◆ **Passage shown**:
Giuseppe Garibaldi Was a Proud Internationalist

On this day in 1882, Giuseppe Garibaldi died after a lifetime fighting for a united Italy. He combined his patriotism with a proud internationalism — and a thirst for freedom that inspired working-class struggles throughout the twentieth century.

Giuseppe Garibaldi poses for a portrait in 1867. (Wikimedia Commons)

June 2 marks the anniversary of the Italian Republic. That day in 1946, a year after the overthrow of Benito Mussolini’s Fascist regime, an institutional referendum was held together with the vote for the Constituent Assembly. It was also the first time that women voted in a national election, as Paola Cortellesi’s recent film C’è ancora domani reminded us. Most Italians voted for the republic, leading to King Umberto II’s exile to Portugal, then ruled by dictator António de Oliveira Salazar. For the first time since national unification, Italy became a republic.

But June 2 is also another anniversary in Italian history: it is the day on which Giuseppe Garibaldi died, in 1882. He had ardently dreamt of this republic, but in vain, in his later years having to settle for Italian unification under the monarchy.

Almost 150 years later, the name “Garibaldi” is still familiar to millions. His name pops up across Italy: there is no city that does not have at least one street dedicated to him, in addition to several hundred statues throughout the country. But it’s not just in Italy: squares, streets, statues, stations, and plaques dedicated to him can be found in countless cities all over the world, from Montevideo to Taganrog, from New York to Havana. Cuba has even dedicated a commemorative coin to Garibaldi, el héroe de dos mundos.

◆ **Brief**:
Resume the article on Giuseppe Garibaldi after its last sentence, carrying it forward in the same voice.

◆ **Excerpted records**:
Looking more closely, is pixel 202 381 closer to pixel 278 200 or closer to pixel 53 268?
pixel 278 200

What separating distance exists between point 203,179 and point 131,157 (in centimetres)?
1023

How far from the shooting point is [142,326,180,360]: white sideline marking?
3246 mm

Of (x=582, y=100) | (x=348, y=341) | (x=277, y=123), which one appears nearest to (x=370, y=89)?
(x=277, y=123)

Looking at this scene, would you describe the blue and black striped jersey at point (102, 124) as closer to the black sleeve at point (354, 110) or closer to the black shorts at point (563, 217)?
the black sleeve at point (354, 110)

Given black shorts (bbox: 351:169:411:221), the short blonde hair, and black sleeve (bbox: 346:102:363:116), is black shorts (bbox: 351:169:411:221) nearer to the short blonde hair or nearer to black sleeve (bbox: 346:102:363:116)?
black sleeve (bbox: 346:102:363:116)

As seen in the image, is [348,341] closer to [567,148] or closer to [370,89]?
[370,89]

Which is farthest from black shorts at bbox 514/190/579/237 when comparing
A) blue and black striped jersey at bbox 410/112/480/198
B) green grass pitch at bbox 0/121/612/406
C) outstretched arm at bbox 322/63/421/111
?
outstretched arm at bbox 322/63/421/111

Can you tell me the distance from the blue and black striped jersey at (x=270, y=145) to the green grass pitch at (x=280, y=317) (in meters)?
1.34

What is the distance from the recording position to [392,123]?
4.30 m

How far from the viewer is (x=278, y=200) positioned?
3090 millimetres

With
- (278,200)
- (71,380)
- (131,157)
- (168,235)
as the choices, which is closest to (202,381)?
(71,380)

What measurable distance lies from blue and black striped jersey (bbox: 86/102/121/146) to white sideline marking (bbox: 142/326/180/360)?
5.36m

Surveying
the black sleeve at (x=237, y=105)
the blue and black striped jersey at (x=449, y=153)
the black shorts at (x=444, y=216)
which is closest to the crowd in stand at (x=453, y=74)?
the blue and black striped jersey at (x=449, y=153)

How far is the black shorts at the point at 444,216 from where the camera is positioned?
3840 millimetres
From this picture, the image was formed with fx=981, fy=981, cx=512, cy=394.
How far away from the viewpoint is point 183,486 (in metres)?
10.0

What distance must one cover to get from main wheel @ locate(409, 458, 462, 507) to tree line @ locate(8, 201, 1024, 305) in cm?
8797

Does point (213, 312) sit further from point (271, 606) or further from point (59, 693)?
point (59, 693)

◆ **Task answer**:
But who was Giuseppe Garibaldi, really? Here, things get more difficult. Few today would know much beyond the bland definition of Garibaldi as a key figure in Italian unification. As US sociologist and scholar of collective memory Jeffrey K. Olick recently said, half jokingly, the best way to forget someone or something is to turn them into a monument.

So let us try to “demonumentalize” Garibaldi with some facts about his life. Trained as a sailor, Garibaldi spent many years as a young man working at sea, but he was also a language teacher in Istanbul, a spaghetti trader in Brazil, a corsair in the South Atlantic (attacking merchant ships and freeing black slaves on the ships), a math teacher in Uruguay, and a factory worker in New York. Garibaldi fought in seven different official armies: the Republic of the Rio Grande, Uruguay, the Lombard Provisional Government, the Roman Republic, the Kingdom of Sardinia, the Kingdom of Italy, and France. He was arrested, and in some cases tortured, by the Russian police, but also by the French, the Argentine army, the Uruguayan police, the Kingdom of Sardinia (which also sentenced him to death), and then several times by the Italian police after national unification. He was also a member of parliament in five different states.

Here we will not delve into all the complexity of an immense and picturesque biography that can hardly be summarized in one article. But these facts immediately show us a crucial point: we would be mistaken if we confined Garibaldi exclusively to the role of Italian patriot.

Patriot and Internationalist

Garibaldi’s first revolutionary ventures were in fact in Latin America. He had fled there after the death sentence hanging over his head in Piedmont due to a failed insurrectionary attempt against the Savoy monarchy. But his first encounter with politics was even earlier: his intellectual “thunderbolt” came at age twenty-six, when the ship on which he worked was boarded by Saint-Simonian exiles (followers of Henri de Saint-Simon, the French libertarian socialist) who deeply fascinated Garibaldi. As he recalls in his memoirs, he learned from them that “the man who, becoming cosmopolitan, adopts humanity as his homeland and goes to offer sword and blood to every people fighting against tyranny, is more than a soldier: he is a hero.” This was the underlying ideal that drove him to join the Latin American rebellions.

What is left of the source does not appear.